**Exercise:** With both ends included, repeat exactly the lines of the entries below from the one containing "Serge Simon et" down to the one containing "nursery gold decor", and no others.

**Entries shown:**
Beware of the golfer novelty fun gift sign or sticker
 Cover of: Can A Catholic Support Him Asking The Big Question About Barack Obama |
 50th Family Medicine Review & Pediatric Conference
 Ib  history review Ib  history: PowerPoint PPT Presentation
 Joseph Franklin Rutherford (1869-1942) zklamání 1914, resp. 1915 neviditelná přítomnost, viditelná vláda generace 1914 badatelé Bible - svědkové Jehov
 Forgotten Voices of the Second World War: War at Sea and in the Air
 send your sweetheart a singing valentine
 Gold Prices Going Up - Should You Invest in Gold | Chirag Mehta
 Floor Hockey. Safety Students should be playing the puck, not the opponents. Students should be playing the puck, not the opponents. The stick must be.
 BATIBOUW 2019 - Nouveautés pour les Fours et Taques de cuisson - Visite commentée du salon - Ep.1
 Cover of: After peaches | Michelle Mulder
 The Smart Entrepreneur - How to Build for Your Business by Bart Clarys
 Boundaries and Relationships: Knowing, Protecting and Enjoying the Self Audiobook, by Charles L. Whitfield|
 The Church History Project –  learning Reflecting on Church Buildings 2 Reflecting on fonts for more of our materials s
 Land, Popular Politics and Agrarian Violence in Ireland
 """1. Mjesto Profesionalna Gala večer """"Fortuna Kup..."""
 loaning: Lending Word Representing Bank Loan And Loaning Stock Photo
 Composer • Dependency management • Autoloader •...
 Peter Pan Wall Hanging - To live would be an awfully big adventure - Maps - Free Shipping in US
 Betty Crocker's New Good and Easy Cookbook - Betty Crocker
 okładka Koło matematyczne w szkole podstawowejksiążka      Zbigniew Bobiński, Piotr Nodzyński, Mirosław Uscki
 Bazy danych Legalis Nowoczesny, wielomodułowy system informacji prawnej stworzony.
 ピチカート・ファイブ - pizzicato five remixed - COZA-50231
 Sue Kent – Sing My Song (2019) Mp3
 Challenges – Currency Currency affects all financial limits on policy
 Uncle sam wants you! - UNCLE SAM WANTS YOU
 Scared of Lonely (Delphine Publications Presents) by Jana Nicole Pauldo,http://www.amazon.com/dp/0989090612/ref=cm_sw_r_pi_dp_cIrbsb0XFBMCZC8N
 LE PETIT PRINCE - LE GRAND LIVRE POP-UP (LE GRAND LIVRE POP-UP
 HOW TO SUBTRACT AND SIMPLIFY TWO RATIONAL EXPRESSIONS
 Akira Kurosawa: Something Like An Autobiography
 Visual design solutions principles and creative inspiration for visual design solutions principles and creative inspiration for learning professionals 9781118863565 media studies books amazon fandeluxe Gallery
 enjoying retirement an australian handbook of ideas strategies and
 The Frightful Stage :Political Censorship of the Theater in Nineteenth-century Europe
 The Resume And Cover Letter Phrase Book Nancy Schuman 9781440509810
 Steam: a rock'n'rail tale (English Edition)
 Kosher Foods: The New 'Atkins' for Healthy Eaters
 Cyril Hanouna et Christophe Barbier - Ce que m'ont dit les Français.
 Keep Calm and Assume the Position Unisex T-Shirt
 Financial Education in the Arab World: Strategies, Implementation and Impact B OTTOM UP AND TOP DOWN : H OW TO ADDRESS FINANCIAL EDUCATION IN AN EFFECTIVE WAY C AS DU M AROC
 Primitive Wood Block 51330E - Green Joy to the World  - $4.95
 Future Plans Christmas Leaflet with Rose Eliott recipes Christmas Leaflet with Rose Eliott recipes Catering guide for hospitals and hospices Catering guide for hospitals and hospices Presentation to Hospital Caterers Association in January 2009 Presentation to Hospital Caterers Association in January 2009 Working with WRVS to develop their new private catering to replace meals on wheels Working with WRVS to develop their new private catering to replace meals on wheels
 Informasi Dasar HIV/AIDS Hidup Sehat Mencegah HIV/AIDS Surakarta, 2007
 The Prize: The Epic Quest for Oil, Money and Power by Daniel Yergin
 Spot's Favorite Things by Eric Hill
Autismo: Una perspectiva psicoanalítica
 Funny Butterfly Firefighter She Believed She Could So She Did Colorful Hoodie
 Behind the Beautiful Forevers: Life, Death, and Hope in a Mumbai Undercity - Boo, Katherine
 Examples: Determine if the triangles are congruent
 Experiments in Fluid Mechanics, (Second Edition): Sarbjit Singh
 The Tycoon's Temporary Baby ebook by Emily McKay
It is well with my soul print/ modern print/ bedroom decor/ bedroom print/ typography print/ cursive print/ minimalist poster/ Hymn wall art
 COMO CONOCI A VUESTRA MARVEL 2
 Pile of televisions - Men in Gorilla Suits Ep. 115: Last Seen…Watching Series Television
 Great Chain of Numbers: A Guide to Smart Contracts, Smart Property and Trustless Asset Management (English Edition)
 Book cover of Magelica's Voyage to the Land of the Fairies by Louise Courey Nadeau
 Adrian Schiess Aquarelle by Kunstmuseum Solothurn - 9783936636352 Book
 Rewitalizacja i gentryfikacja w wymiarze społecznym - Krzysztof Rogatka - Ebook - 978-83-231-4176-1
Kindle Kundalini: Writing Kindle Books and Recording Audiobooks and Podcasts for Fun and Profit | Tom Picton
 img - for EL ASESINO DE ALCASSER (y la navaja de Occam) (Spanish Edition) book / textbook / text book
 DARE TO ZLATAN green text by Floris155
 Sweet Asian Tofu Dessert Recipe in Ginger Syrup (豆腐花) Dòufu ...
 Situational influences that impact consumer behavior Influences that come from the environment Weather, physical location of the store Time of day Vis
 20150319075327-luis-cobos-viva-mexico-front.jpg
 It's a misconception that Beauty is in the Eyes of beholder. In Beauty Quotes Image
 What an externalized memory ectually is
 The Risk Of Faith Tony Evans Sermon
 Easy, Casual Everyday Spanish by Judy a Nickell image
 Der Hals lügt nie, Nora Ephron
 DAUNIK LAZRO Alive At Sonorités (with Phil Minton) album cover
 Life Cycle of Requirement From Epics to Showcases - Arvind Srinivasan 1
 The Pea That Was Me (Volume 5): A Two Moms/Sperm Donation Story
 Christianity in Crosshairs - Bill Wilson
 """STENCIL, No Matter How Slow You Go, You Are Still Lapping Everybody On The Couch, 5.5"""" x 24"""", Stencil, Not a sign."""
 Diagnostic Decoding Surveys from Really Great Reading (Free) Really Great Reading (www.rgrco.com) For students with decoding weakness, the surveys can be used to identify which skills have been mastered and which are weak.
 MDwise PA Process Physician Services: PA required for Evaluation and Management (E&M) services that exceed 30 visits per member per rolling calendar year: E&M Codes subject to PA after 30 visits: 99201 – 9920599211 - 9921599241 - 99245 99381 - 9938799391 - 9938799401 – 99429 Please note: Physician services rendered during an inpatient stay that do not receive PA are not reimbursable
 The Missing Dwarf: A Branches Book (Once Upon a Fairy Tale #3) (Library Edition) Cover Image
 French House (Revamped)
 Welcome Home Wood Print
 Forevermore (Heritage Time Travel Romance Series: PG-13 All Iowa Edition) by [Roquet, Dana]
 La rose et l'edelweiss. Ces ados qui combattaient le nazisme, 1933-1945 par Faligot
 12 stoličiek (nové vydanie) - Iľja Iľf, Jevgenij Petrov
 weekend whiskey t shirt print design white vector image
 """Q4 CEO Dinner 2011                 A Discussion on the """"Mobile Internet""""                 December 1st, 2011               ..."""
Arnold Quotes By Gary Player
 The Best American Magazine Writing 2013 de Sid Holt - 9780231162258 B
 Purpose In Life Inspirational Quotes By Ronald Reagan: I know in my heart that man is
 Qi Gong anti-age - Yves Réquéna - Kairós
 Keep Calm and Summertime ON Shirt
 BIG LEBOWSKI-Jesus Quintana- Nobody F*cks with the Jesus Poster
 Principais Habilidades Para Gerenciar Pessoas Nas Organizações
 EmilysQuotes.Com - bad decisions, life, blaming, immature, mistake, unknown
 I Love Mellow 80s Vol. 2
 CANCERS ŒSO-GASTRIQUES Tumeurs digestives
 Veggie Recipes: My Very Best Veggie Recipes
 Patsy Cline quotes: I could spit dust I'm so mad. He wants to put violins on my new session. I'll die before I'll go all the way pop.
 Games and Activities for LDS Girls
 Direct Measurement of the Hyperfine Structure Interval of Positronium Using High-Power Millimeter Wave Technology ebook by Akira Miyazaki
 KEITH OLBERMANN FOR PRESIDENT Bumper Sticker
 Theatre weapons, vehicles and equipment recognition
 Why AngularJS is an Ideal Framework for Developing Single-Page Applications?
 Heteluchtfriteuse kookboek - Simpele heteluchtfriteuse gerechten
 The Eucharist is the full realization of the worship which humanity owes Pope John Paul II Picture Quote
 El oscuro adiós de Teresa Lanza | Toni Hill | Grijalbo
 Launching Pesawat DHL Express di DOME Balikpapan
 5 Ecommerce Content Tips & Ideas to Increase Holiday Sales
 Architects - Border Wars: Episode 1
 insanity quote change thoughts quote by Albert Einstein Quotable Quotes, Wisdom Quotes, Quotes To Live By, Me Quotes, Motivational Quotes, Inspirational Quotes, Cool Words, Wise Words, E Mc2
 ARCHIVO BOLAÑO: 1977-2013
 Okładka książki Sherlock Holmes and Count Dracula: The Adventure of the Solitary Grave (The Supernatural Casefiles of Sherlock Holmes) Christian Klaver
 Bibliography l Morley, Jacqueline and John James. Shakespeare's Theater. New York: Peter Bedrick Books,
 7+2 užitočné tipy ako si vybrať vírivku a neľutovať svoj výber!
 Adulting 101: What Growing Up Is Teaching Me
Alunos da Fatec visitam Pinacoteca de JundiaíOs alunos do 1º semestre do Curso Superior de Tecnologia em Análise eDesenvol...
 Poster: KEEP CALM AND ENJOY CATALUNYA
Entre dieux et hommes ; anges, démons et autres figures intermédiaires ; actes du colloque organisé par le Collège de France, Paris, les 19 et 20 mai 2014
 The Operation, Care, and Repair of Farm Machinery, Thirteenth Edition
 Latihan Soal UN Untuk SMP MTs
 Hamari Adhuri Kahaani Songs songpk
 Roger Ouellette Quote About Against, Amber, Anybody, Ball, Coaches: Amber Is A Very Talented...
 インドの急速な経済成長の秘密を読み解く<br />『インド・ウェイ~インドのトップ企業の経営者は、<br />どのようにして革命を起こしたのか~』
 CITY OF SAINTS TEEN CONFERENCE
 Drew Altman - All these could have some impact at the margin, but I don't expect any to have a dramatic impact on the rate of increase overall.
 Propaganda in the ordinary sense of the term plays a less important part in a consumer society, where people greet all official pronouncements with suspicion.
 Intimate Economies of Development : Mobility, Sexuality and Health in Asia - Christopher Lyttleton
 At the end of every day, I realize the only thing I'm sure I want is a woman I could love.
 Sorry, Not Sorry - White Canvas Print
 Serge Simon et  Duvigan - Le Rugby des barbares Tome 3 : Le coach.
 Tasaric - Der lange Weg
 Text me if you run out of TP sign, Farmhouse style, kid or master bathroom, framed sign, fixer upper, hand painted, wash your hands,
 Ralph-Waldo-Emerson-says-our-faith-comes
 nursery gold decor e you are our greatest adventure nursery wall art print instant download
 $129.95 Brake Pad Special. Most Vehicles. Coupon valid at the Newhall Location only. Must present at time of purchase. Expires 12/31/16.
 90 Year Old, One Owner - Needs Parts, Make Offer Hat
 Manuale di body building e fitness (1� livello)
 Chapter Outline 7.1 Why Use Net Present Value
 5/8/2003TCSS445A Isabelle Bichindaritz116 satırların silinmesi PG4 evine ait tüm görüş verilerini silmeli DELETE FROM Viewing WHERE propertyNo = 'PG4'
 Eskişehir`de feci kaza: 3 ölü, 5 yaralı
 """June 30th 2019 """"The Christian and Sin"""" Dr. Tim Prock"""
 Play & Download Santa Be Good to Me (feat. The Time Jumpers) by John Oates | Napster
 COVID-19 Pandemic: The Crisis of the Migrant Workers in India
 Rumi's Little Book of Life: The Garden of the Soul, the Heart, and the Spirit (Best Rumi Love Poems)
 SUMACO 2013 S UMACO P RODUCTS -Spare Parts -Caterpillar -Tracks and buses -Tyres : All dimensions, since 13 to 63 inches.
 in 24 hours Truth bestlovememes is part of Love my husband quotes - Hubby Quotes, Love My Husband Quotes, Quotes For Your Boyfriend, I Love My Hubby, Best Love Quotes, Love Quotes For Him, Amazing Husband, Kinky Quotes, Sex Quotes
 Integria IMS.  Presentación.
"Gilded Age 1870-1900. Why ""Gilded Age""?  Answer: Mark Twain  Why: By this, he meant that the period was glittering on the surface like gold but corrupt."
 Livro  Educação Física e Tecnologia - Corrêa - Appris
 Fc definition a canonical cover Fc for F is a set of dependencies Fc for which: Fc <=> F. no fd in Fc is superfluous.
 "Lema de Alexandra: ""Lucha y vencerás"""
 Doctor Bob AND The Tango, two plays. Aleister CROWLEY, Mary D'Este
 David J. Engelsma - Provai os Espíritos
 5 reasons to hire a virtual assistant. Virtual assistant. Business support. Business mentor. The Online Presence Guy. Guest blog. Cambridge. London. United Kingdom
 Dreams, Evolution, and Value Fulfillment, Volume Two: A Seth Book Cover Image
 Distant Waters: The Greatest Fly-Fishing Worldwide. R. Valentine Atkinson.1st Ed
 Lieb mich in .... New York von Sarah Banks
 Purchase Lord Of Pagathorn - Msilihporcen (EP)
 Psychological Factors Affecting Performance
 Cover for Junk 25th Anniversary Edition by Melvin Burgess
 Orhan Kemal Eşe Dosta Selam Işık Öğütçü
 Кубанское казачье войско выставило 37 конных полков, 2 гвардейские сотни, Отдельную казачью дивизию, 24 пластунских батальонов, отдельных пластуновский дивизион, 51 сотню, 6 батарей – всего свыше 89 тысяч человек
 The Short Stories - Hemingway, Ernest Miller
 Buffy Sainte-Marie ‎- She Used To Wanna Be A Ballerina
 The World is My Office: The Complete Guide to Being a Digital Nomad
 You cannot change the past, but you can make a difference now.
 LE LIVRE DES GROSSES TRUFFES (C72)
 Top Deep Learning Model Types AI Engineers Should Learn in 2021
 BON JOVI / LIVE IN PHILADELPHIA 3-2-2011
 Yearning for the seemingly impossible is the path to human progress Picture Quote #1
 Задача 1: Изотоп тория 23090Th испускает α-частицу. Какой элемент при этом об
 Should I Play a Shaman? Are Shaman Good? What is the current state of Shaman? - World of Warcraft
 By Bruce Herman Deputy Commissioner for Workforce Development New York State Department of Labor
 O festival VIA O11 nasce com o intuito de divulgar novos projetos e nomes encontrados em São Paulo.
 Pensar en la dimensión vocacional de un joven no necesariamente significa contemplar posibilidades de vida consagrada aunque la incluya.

**Response area:**
 Serge Simon et  Duvigan - Le Rugby des barbares Tome 3 : Le coach.
 Tasaric - Der lange Weg
 Text me if you run out of TP sign, Farmhouse style, kid or master bathroom, framed sign, fixer upper, hand painted, wash your hands,
 Ralph-Waldo-Emerson-says-our-faith-comes
 nursery gold decor e you are our greatest adventure nursery wall art print instant download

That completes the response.